Delicious scones with a fruity twist
- Kitchen scales
- Measuring spoons
- Measuring jug
- Large mixing bowl
- Wooden spoon
- 5cm cutter
- 350g self raising flour
- (plus more for dusting)
- ¼ teaspoon salt
- 1 teaspoon baking powder
- 85g low fat spread
- 3 tablespoons caster sugar
- 175mililitres low fat milk
- 1teaspoon vanilla extract
- 75g glace cherry halves
- Heat the oven to 220C/fan 200C/gas mark 7.
- Tip the flour into a large bowl with the salt and baking powder, then mix. Add the low fat spread; then rub in with your fingers until the mix looks like fine crumbs. Stir in the sugar.
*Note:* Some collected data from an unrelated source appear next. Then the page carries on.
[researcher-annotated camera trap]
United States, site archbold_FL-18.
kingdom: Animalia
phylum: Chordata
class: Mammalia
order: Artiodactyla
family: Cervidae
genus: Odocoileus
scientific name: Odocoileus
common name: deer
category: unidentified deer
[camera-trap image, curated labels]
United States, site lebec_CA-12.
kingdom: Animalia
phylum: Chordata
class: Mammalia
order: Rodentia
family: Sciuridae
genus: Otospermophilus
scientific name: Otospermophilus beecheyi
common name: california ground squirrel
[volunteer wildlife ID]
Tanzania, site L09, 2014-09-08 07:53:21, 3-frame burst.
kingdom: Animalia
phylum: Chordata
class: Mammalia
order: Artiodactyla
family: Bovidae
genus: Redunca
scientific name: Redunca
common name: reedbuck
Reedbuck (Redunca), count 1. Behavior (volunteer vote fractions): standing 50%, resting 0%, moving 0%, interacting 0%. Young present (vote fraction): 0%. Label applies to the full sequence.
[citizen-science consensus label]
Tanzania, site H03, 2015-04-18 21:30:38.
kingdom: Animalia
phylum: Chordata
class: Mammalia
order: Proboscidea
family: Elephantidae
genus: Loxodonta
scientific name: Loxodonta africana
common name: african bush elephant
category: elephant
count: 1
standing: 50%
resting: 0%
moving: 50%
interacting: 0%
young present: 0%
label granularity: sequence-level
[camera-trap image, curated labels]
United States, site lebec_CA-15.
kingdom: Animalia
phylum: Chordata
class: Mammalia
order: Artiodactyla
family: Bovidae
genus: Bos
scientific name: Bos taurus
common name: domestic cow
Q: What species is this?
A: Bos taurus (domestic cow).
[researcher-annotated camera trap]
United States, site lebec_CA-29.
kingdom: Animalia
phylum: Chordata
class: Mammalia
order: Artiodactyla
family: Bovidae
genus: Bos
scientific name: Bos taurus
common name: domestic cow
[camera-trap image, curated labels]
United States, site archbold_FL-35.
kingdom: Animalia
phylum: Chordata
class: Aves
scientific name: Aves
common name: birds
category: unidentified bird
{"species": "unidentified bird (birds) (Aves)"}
- Make a well in the dry mix, and then add the milk, vanilla and glace cherries. Mix well. Scatter some flour onto the work surface and tip the dough out, fold the dough over 2-3 times. Pat into a round, about 4cm thick.
- Cut the dough using the cutter into 8 scones.
- Bake for 10 minutes on a baking tray until risen and golden on top.
- Serve with a dollop of low fat Greek yoghurt and some low sugar jam.
Try swapping the cherries with raisins or sultanas for a different flavour!